Your objective →
Please quote the rows below word for word, starting with the line that contains "Noting the positions, is" and ending with the line that contains "From what is", both lines included.

Entries supplied →
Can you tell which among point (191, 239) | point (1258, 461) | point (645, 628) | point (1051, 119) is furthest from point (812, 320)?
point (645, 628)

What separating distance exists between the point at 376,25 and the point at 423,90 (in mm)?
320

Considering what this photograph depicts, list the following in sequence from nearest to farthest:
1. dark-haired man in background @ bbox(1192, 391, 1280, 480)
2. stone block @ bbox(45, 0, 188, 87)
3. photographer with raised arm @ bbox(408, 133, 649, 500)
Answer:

...

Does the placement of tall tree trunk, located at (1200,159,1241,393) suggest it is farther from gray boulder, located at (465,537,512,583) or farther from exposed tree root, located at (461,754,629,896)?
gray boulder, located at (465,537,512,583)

...

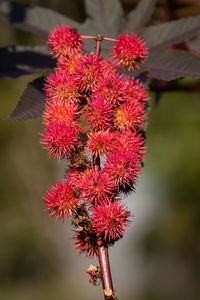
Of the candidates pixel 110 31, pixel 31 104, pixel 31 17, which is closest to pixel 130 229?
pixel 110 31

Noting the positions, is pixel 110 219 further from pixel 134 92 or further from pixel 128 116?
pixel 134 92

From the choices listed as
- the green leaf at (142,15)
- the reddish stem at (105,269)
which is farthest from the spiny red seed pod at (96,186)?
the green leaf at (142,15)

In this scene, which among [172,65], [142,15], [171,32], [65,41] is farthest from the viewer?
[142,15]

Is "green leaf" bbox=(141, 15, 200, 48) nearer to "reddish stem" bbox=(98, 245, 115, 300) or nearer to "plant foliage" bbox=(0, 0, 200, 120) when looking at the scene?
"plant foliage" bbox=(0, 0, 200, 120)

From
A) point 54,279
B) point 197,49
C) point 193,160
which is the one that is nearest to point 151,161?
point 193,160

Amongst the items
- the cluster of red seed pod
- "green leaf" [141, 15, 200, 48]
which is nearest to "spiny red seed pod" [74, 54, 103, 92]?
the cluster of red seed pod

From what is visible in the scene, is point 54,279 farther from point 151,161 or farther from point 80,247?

Answer to the problem →
Noting the positions, is pixel 110 219 further from pixel 134 92 or further from pixel 128 116?
pixel 134 92

From the choices listed as
- the green leaf at (142,15)
- the reddish stem at (105,269)
which is farthest from the spiny red seed pod at (96,186)?
the green leaf at (142,15)

In this scene, which among [172,65], [142,15], [171,32], [65,41] is farthest from the viewer?
[142,15]

Is "green leaf" bbox=(141, 15, 200, 48) nearer to "reddish stem" bbox=(98, 245, 115, 300) or nearer to "plant foliage" bbox=(0, 0, 200, 120) when looking at the scene?
"plant foliage" bbox=(0, 0, 200, 120)

From
A) point 54,279
B) point 197,49
C) point 193,160
which is the one that is nearest to point 151,161?
point 193,160

Amongst the items
- the cluster of red seed pod
- "green leaf" [141, 15, 200, 48]
which is nearest to "spiny red seed pod" [74, 54, 103, 92]?
the cluster of red seed pod

From what is visible in the scene, is point 54,279 farther from point 151,161 or farther from point 80,247?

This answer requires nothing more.